Question

A solution of urea in water has a boiling point of 100.18°C. What is the freezing point of the same solution if \( K_f \) and \( K_b \) of water are 1.86 and 0.52 K kg mol\(^{-1}\) respectively?

• A. -0.34°C
• B. -0.22°C
• C. -0.64°C
• D. -0.32°C

Hint:

Urea is a non-electrolyte (van't Hoff factor \( i = 1 \)), so you don't need to worry about dissociation factors. For any non-electrolyte in the same solvent, the ratio \( \Delta T_f / \Delta T_b \) is always equal to \( K_f / K_b \).

Answer 1

The Correct Option is C

Concept: This problem involves the colligative properties of solutions: Elevation in Boiling Point (\( \Delta T_b \)) and Depression in Freezing Point (\( \Delta T_f \)). Both properties are proportional to the molality (\( m \)) of the solution.
• \( \Delta T_b = K_b \cdot m \)
• \( \Delta T_f = K_f \cdot m \)
• For the same solution, the molality (\( m \)) is constant, allowing us to relate the two: \( \frac{\Delta T_b}{K_b} = \frac{\Delta T_f}{K_f} \).

Step 1: Calculating the elevation in boiling point (\( \Delta T_b \)).
The boiling point of pure water is 100°C. \[ \Delta T_b = T_{\text{solution}} - T_{\text{pure}} = 100.18^\circ\text{C} - 100^\circ\text{C} = 0.18^\circ\text{C} \]

Step 2: Finding the depression in freezing point (\( \Delta T_f \)).
Using the ratio relationship: \[ \Delta T_f = \Delta T_b \cdot \frac{K_f}{K_b} \] \[ \Delta T_f = 0.18 \cdot \frac{1.86}{0.52} \] \[ \Delta T_f \approx 0.18 \cdot 3.577 = 0.643^\circ\text{C} \]

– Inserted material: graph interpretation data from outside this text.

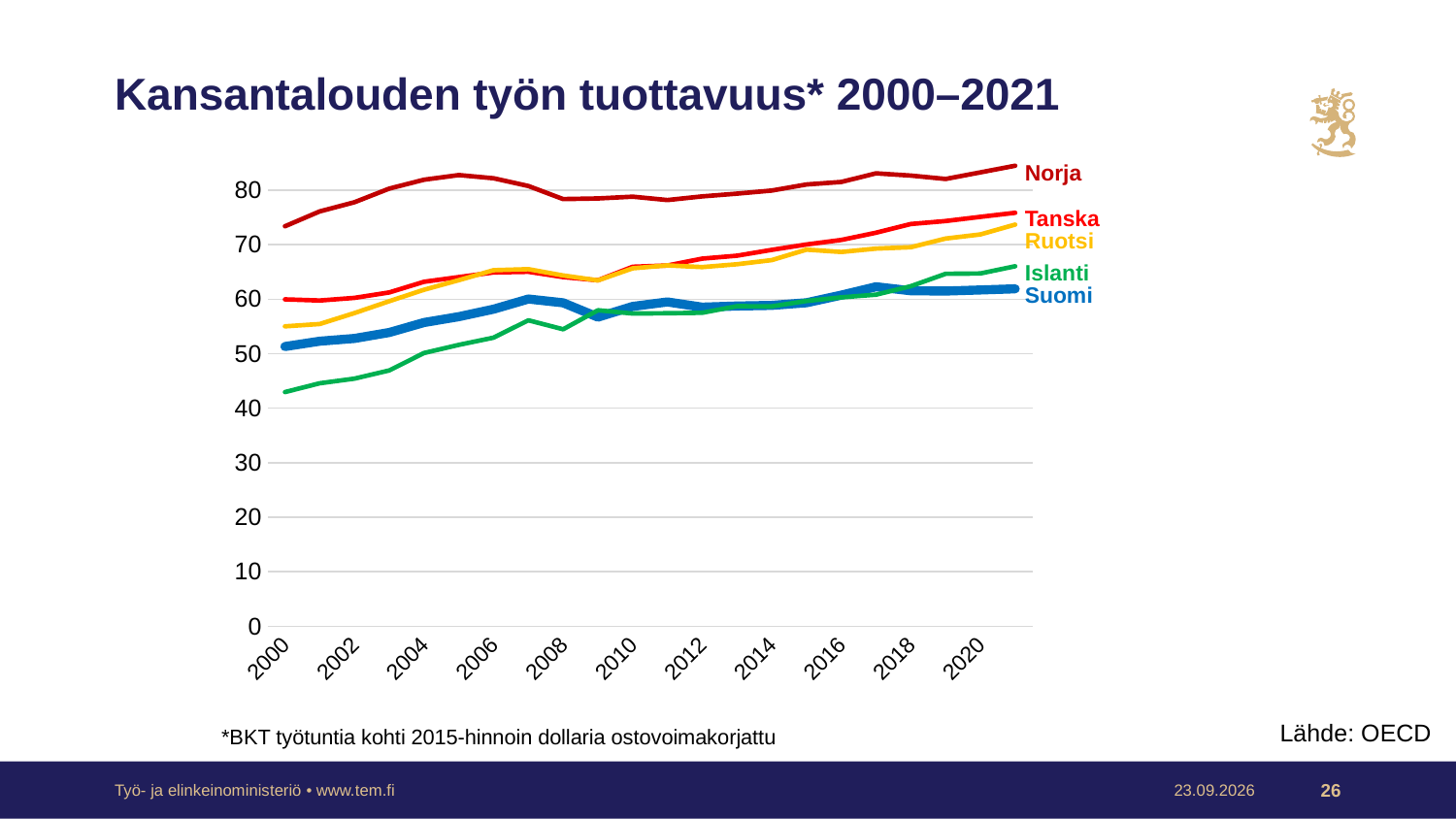
How many countries (series) are plotted on the chart? 5 Is the value for Islanti in 2000 greater or less than 50? less Which country has the highest labour productivity line throughout the period? Norja Is the value for Suomi in 2020 greater or less than 70? less In 2020, which is larger: the value for Norja or the value for Suomi? Norja What kind of chart is shown on the slide? line chart Which country has the lowest value in 2000? Islanti Is the value for Norja in 2020 greater or less than 80? greater In 2000, which is larger: the value for Tanska or the value for Ruotsi? Tanska Does the line for Islanti rise or fall overall from 2000 to 2021? rise What is the title of the chart? Kansantalouden työn tuottavuus* 2000–2021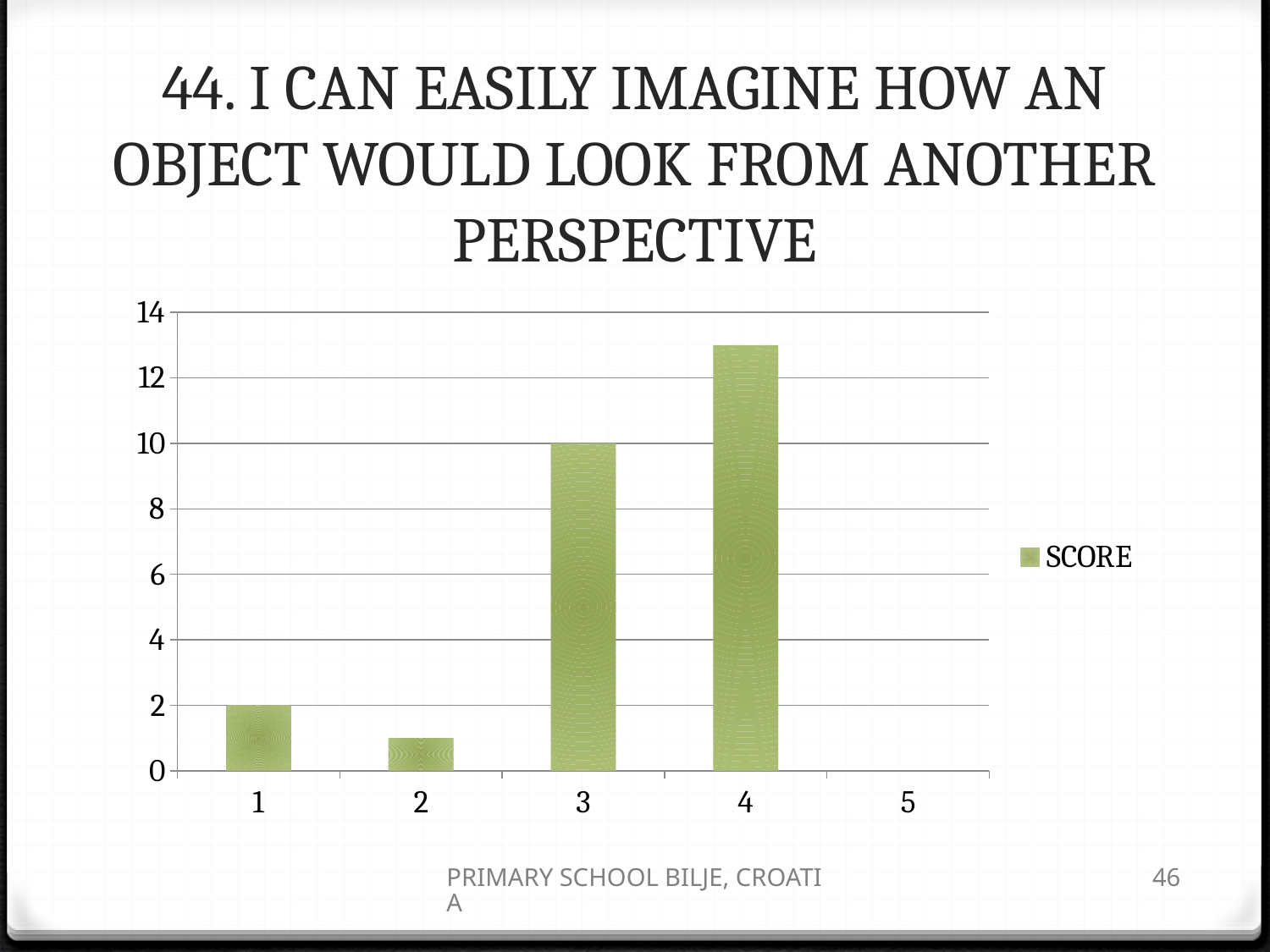
How many series does the legend list? 1 What is the value for category 3? 10 How many categories are shown on the x axis? 5 What kind of chart is shown on the slide? bar chart Which category has the lowest value? 5 What is the value for category 5? 0 Which category has the highest value? 4 Which has a larger value, category 3 or category 4? 4 Is the value for category 2 greater or less than 2? less What is the value for category 1? 2 What is the difference between the values for category 3 and category 1? 8 Is the value for category 4 greater or less than 12? greater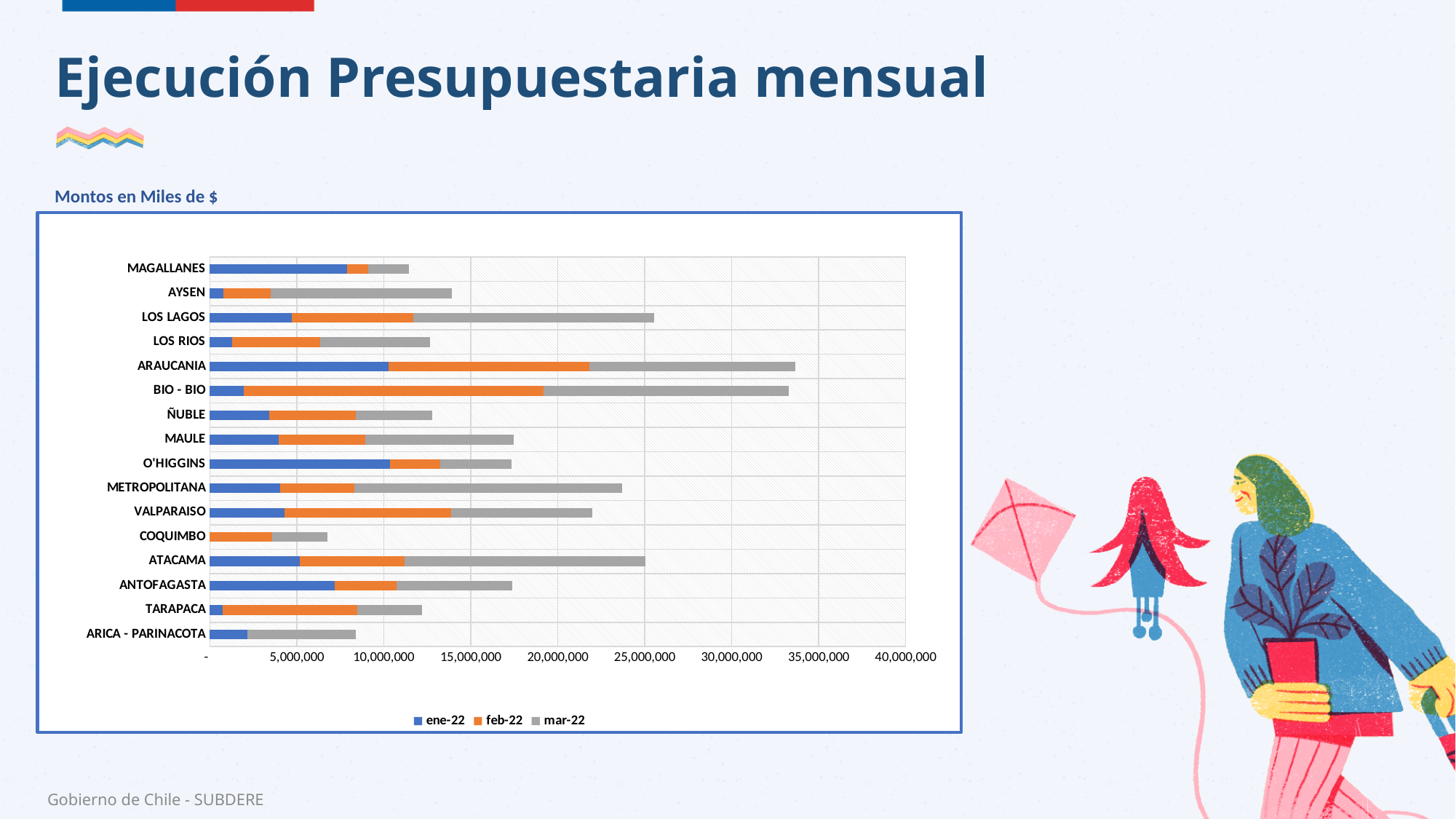
Which has the larger ene-22 segment, O'HIGGINS or AYSEN? O'HIGGINS How many regions are listed on the vertical axis of the chart? 16 Which series are listed in the chart legend? ene-22, feb-22, mar-22 Is the total bar for COQUIMBO greater or less than 10,000,000? less Which region has the shortest total bar in the chart? COQUIMBO Which region has the largest feb-22 segment in the chart? BIO - BIO Is the total bar for METROPOLITANA greater or less than 25,000,000? less Which has the larger total bar, ARAUCANIA or LOS LAGOS? ARAUCANIA Is the total bar for AYSEN greater or less than 10,000,000? greater What kind of chart is shown on the slide? Stacked bar chart How many series does the chart legend list? 3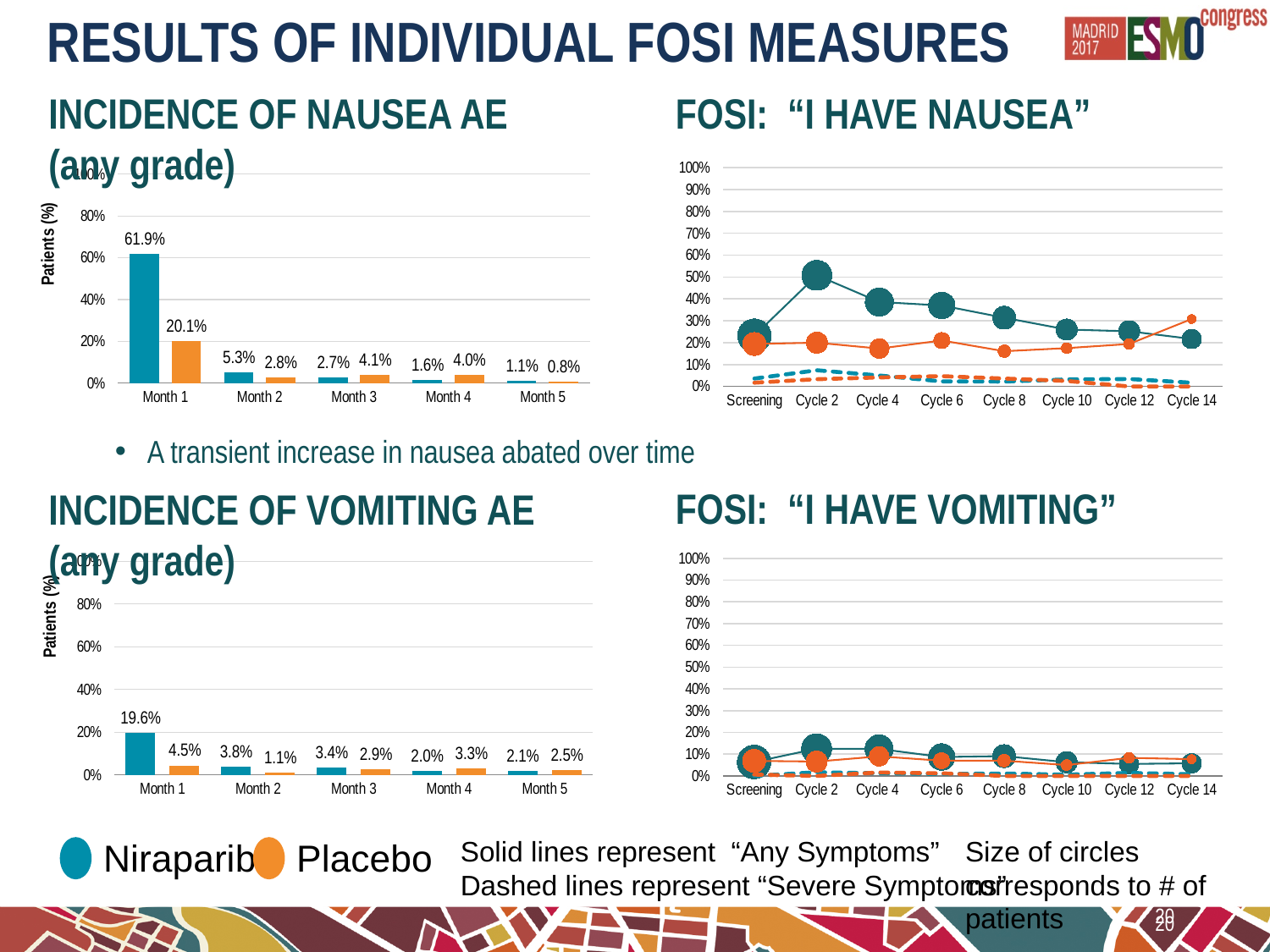
In the 'Incidence of Vomiting AE (any grade)' chart, what is the value for Placebo at Month 4? 3.3% What kind of chart is the 'Incidence of Nausea AE (any grade)' chart? Bar chart In the 'Incidence of Nausea AE (any grade)' chart, which month has the highest Niraparib value? Month 1 In the 'Incidence of Vomiting AE (any grade)' chart, what is the value for Niraparib at Month 1? 19.6% In the 'Incidence of Vomiting AE (any grade)' chart, how many months are shown on the x axis? 5 In the 'Incidence of Nausea AE (any grade)' chart, what is the difference between the Niraparib and Placebo values at Month 1? 41.8% In the 'Incidence of Nausea AE (any grade)' chart, what is the value for Placebo at Month 3? 4.1% In the 'FOSI: I have nausea' chart, is the Niraparib solid-line value at Cycle 2 greater or less than 40%? greater In the 'Incidence of Nausea AE (any grade)' chart, which month has the lowest Placebo value? Month 5 In the 'Incidence of Nausea AE (any grade)' chart, what is the value for Niraparib at Month 1? 61.9% In the 'Incidence of Vomiting AE (any grade)' chart, which is larger at Month 2, Niraparib or Placebo? Niraparib In the 'FOSI: I have vomiting' chart, is the Niraparib solid-line value at Cycle 2 greater or less than 30%? less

Step 3: Calculating the freezing point of the solution.
The freezing point of pure water is 0°C. \[ T_{\text{f(solution)}} = T_{\text{f(pure)}} - \Delta T_f = 0^\circ\text{C} - 0.643^\circ\text{C} = -0.643^\circ\text{C} \] Rounding to the nearest option, we get -0.64°C.